= Dumas Public Schools =

School district in Arkansas

Dumas Public Schools is a school district headquartered in Dumas, Arkansas. It serves territory in Desha and Lincoln counties, including Dumas, Gould, Mitchellville, and Winchester. It also serves Arkansas Department of Corrections prison property (Cummins Unit).

== History ==
The Wells Bayou district merged into the Dumas district in 1969.

In July 1993 the Desha-Drew School District dissolved, with portions going to Dumas Public Schools and to the McGehee School District.

In 2004 the Arkansas Legislature approved a law that forced school districts with fewer than 350 students apiece to consolidate with other districts. As a result, on July 1, 2004, the Gould School District was merged into the Dumas district. At the time of the merger, according to a June 30, 2004 audit report, the Gould district had a $322,873 deficit. The Dumas district inherited the Gould district's deficit. Thomas Cox, the superintendent of the Dumas district, opposed the merger; in May 2004 he told the Arkansas Board of Education that it would increase the racial imbalance in the school district as African-American percentage of the Dumas district would increase from 64% to 68%; at the time the Gould district was 99% African-American.
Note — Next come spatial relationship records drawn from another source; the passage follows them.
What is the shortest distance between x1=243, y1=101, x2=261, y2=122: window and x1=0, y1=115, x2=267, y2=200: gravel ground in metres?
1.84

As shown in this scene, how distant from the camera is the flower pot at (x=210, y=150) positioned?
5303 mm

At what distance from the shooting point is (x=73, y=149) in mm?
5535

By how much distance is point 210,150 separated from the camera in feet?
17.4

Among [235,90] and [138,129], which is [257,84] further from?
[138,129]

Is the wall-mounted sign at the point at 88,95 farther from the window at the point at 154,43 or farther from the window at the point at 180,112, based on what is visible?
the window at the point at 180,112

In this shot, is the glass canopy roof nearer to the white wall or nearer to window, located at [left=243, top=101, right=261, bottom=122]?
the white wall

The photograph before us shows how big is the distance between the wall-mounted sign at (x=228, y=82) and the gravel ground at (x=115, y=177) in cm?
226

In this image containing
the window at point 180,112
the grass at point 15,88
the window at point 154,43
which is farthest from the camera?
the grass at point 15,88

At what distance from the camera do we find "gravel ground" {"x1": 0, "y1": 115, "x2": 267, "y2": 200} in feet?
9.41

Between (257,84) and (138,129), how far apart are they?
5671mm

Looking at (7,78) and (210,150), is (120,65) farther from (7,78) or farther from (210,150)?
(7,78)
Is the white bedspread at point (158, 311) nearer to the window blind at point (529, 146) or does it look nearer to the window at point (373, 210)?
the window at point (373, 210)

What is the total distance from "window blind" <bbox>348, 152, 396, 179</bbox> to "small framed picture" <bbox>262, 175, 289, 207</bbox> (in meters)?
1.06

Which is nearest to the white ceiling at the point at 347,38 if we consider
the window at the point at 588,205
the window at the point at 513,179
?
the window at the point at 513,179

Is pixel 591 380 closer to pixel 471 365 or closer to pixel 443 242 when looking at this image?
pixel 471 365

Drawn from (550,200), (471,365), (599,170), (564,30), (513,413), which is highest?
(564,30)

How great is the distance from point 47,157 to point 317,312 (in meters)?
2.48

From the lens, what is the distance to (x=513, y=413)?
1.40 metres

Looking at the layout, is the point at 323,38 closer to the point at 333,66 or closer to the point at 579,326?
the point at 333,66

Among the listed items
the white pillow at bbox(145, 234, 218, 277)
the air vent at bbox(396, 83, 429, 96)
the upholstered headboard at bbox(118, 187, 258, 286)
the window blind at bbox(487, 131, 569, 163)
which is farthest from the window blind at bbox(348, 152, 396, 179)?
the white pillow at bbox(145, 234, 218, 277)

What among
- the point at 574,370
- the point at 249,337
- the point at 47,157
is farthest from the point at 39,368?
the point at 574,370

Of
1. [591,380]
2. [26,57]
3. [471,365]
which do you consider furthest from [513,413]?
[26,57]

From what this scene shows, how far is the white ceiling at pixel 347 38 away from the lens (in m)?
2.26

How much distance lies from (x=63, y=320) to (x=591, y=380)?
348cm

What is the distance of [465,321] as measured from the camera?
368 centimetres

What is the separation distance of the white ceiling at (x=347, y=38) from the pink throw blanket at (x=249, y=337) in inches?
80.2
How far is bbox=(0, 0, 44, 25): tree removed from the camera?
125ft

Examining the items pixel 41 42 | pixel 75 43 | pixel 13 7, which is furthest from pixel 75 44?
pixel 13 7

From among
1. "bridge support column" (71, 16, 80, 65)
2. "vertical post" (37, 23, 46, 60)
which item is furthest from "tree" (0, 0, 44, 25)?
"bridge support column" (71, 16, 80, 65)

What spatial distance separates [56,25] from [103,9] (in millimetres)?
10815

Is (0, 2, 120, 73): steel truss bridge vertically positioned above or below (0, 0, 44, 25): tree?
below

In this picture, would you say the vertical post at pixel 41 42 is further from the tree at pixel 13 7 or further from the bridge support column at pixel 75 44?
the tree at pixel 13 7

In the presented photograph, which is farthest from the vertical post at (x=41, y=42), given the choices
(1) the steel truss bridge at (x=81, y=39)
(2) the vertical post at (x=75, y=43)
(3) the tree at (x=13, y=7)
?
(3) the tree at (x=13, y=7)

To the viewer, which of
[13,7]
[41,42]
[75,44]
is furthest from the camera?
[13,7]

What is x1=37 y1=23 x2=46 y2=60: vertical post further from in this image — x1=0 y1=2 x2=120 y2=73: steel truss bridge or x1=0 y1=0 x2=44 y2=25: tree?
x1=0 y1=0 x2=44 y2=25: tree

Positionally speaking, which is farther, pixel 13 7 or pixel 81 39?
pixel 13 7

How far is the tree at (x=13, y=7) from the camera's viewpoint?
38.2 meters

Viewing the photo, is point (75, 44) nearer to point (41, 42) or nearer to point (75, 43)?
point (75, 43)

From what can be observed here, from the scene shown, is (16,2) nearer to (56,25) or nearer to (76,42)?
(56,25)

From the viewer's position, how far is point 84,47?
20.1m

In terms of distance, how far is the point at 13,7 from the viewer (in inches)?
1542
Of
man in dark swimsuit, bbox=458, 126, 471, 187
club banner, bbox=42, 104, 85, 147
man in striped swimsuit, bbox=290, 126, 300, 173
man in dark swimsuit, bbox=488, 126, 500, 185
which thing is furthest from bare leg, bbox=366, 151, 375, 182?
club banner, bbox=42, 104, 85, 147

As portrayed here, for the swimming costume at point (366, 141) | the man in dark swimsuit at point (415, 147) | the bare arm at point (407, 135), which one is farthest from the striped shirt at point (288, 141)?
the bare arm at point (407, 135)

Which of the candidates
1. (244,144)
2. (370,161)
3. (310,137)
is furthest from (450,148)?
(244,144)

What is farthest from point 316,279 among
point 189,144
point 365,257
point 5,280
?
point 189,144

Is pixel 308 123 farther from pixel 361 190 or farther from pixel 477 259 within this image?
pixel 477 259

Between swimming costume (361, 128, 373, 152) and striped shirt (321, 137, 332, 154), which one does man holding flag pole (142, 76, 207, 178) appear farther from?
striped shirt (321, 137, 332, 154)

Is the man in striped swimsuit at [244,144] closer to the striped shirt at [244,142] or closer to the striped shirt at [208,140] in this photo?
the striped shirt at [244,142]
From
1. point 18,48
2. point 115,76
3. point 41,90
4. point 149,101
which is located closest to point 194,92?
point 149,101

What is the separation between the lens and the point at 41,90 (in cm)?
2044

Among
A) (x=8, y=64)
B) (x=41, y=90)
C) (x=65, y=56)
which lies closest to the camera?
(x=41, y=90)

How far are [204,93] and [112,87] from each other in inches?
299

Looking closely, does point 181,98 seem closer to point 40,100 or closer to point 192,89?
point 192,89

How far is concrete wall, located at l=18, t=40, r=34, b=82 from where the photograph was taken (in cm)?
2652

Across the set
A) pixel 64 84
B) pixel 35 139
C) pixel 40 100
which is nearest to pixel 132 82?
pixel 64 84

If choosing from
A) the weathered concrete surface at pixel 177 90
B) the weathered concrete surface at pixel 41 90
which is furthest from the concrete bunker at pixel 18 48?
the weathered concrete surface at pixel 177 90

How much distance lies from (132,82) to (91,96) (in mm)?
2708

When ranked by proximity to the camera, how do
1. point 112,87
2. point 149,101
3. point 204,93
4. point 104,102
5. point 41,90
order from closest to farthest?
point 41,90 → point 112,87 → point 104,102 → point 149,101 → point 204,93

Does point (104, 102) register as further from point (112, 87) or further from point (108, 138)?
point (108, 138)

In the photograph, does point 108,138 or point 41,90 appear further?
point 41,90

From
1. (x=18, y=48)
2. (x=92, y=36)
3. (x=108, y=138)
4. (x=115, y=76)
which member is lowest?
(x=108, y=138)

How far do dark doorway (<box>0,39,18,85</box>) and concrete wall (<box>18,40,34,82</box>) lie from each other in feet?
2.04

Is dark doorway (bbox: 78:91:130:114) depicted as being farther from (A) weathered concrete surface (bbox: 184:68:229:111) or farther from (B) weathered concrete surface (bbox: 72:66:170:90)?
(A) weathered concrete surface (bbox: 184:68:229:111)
The former superintendent of the Gould district became an assistant superintendent of the Dumas district.

==Attendance area==
Within Desha County, it includes Dumas and Mitchellville.

Within Lincoln County, it includes Gould. It also serves Arkansas Department of Corrections prison property (Cummins Unit).

The district extends into Drew County, where it serves Winchester.

==Schools==
Its schools include Central Elementary School, Dumas Junior High School, and Dumas High School.

In previous eras, Central had grades PreK-1, Reed Elementary School had grades 2-6, Dumas Jr. High had 7-8, and Dumas High had 9-12.

After the merger with the Gould School District, the Dumas district inherited the Gould school facilities. The 2004-2005 Arkansas School Directory listed Gould Elementary School and Gould High School as being a part of the Dumas district. The Dumas district planned to, effective fall of 2005, move all Gould students in grades 7-12 to the Dumas schools, and considered doing the same to the elementary school students from Gould. The 2005-2006 Arkansas School Directory did not list any Gould school facilities.